> Blok Teks:
==========

Tak hanya itu, Firawati bahkan dengan berani menegaskan telah menutup kasus “penyelidikan” tersebut dengan alasan “tidak ada korban dan kerugian yang ditemukan”.
Menyikapi pernyataan Kepala Unit PPA Kabupaten Luwu Timur tersebut, berbagai sorotan tajam pun bermunculan.
Akbar, SH., Direktur Yayasan Bantuan Hukum Wija Luwu bahkan mempertanyakan posisi dan kinerja unit PPA Luwu Timur yang terkesan justru melindungi pelaku, sedangkan disaat yang sama justru menyerang Korban.
Menurut Akbar, seharusnya tugas dan fungsi utama PPA adalah menyelenggarakan penanganan, perlindungan, pemulihan bagi korban, keluarga korban, dan/atau saksi, “bukan sebaliknya,” jelas Akbar heran.

==========

> Materi yang Ditampilkan:
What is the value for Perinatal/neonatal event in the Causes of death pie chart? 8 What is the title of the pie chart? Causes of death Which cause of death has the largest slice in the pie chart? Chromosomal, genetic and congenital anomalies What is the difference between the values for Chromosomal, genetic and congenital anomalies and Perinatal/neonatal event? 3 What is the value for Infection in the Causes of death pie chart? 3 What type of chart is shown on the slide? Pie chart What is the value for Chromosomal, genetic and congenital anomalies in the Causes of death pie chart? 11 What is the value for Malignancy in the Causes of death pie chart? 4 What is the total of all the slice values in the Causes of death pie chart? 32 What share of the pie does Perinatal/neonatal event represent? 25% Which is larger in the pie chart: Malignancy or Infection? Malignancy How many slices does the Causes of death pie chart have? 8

==========

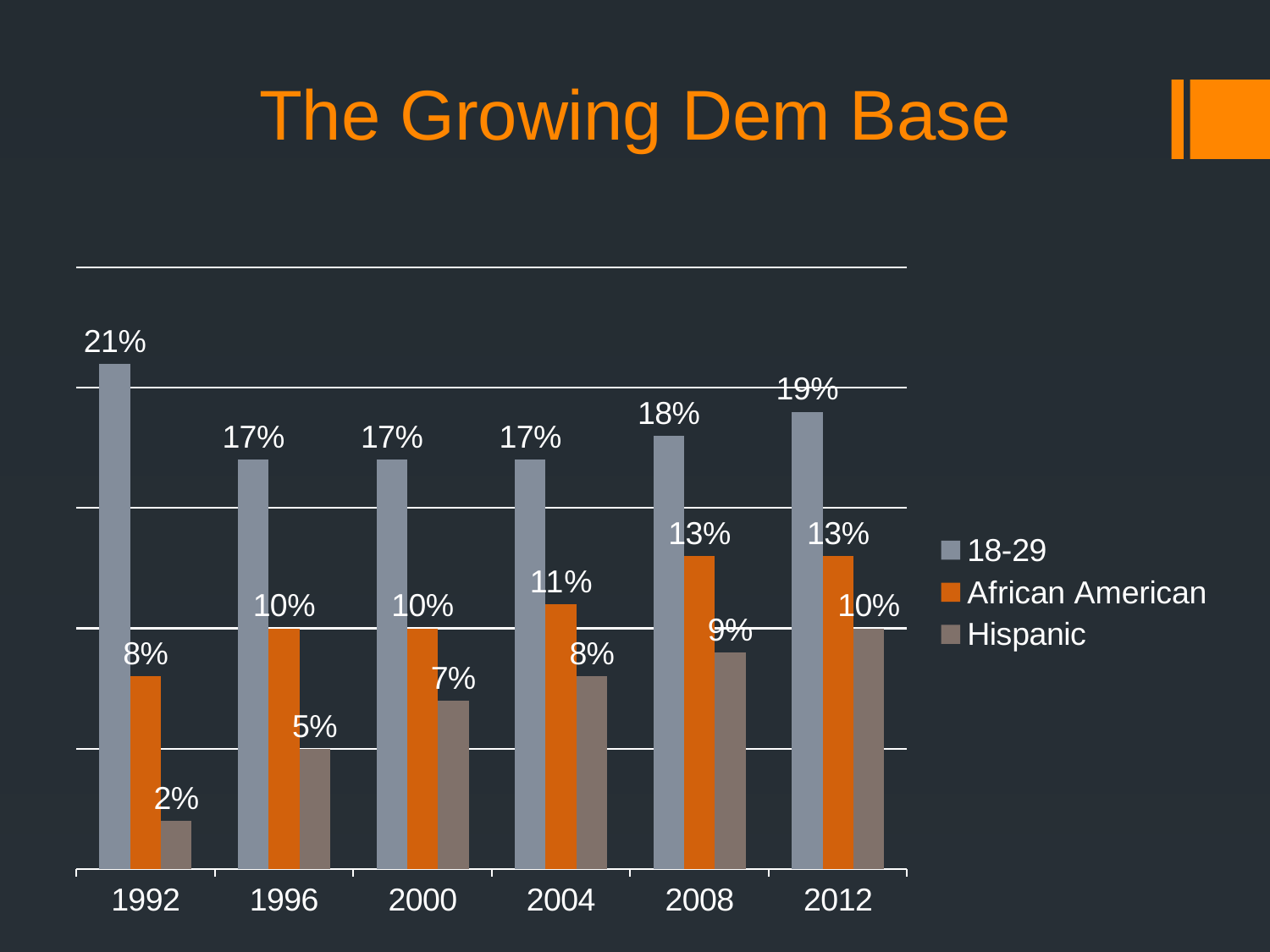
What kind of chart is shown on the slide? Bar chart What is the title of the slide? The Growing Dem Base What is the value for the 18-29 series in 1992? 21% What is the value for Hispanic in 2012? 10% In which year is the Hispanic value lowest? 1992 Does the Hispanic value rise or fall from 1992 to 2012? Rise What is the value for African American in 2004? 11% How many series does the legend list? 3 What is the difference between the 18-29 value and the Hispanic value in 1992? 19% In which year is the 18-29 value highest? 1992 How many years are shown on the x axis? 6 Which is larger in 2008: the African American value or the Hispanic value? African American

==========

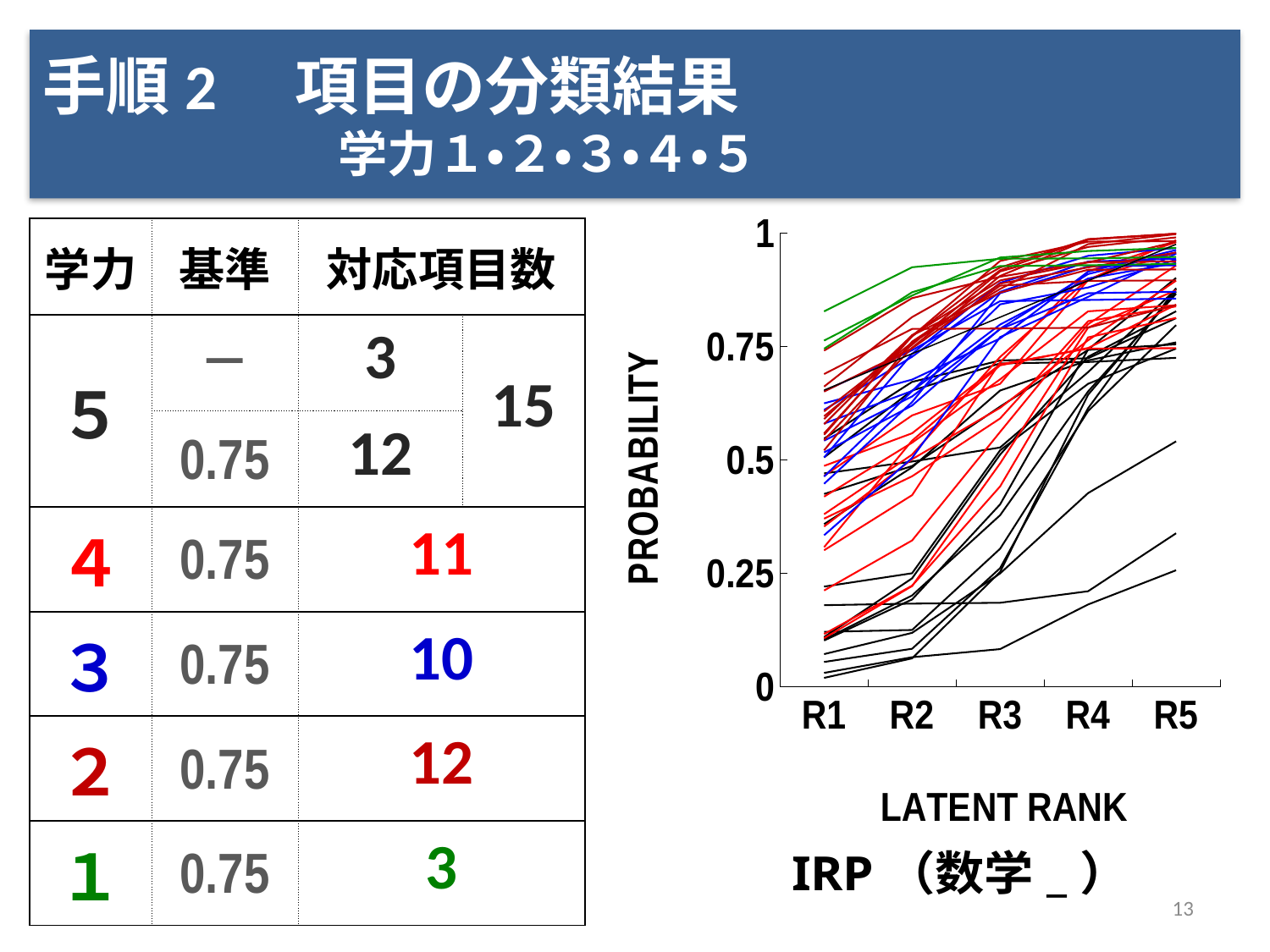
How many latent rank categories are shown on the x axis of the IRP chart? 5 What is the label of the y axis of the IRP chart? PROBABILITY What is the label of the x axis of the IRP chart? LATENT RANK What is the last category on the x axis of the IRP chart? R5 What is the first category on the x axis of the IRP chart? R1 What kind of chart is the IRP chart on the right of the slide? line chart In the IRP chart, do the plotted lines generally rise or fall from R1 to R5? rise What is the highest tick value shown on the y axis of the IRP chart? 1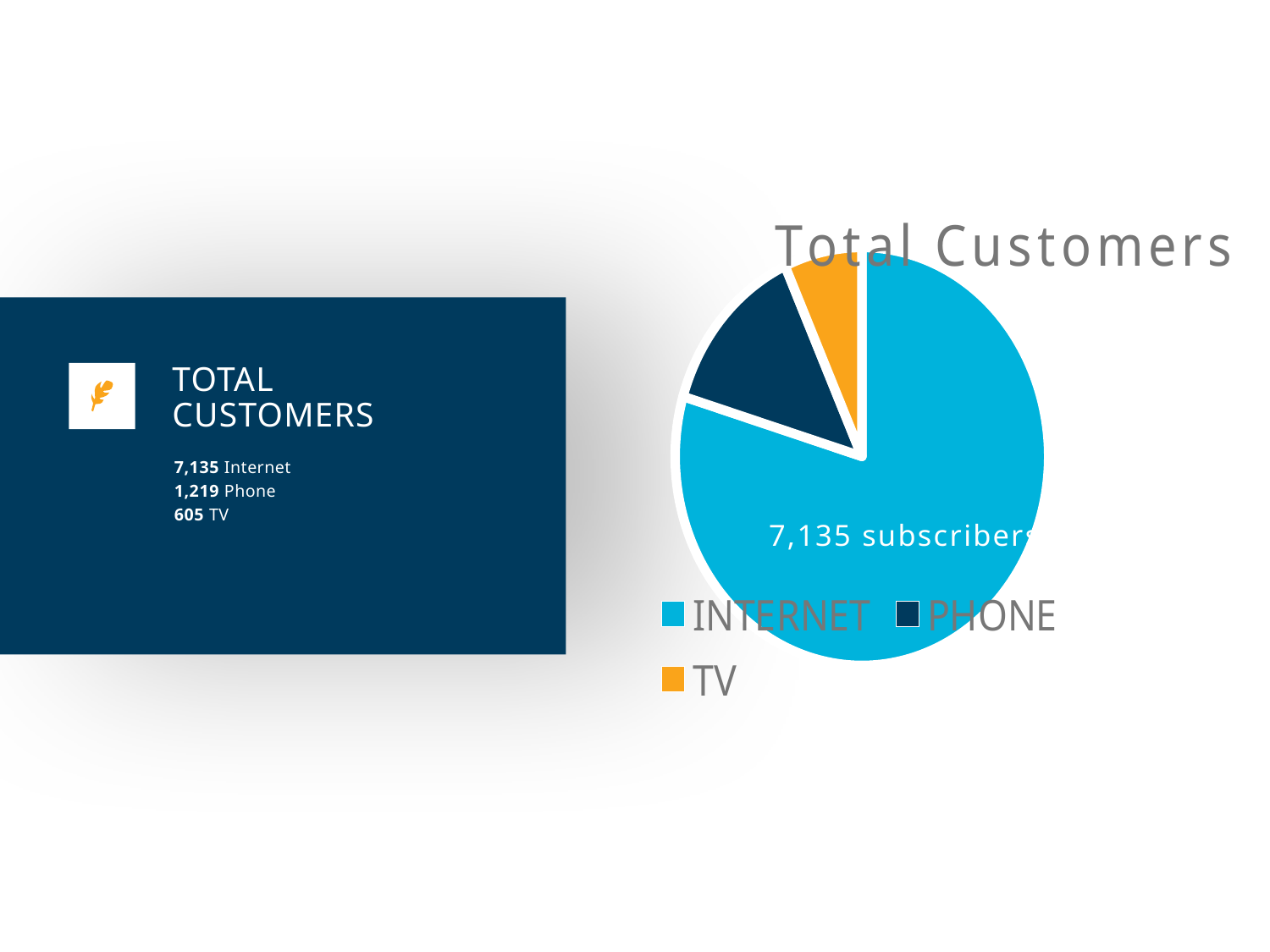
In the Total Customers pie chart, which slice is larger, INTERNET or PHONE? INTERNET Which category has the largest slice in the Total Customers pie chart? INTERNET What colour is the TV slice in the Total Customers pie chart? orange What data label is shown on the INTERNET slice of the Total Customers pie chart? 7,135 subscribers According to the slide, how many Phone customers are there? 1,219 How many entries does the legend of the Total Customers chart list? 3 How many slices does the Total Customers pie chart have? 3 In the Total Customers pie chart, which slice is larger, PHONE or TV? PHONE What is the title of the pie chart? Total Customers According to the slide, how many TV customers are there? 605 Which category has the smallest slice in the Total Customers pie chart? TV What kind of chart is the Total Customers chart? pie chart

==========

> Instruksi Kerja A: Tulis ulang bagian teks tentang unit PPA Luwu Timur yang diawali kata-kata "Tak hanya itu, Firawati" dan diakhiri "justru menyerang Korban.", dengan mengganti "sorotan tajam" menjadi "kritik keras".
> Instruksi Kerja B: Lanjutkan teks tentang unit PPA Luwu Timur mulai dari titik terakhirnya.

> Jawaban Tugas A:
Tak hanya itu, Firawati bahkan dengan berani menegaskan telah menutup kasus “penyelidikan” tersebut dengan alasan “tidak ada korban dan kerugian yang ditemukan”.
Menyikapi pernyataan Kepala Unit PPA Kabupaten Luwu Timur tersebut, berbagai kritik keras pun bermunculan.
Akbar, SH., Direktur Yayasan Bantuan Hukum Wija Luwu bahkan mempertanyakan posisi dan kinerja unit PPA Luwu Timur yang terkesan justru melindungi pelaku, sedangkan disaat yang sama justru menyerang Korban.

> Jawaban Tugas B:
Seharusnya langkah awal yang dilakukan Unit PPA setelah mendengar isu tersebut adalah memberikan perlindungan hukum terhadap si Korban, dengan memposisikannya sebagai anak perempuan belia yang patut diduga kuat telah menjadi korban kejahatan kekerasan seksual, bahkan patut diduga kuat telah menjadi korban perdagangan manusia. “Bukan justru sebaliknya melindungi Pelaku lalu menyerang si anak dengan bahasa perundungan,” Tutur Akbar, geram.
Lebih jauh Akbar menjelaskan, jika pernyataan Firawati selaku kepala unit PPA Kabupaten Luwu Timur diberbagai media itu benar, justru oknum tersebut bisa dilaporkan ke polisi dengan persangkaan melakukan kekerasan psikologi terhadap anak yang seharusnya didudukan sebagai korban dalam kasus ini.
Jika disimak, pernyataan Firawati diberbagai media tersebut sangat jelas menyebut si anak mengalami gangguan kejiwaan sehingga membutuhkan penanganan psikolog.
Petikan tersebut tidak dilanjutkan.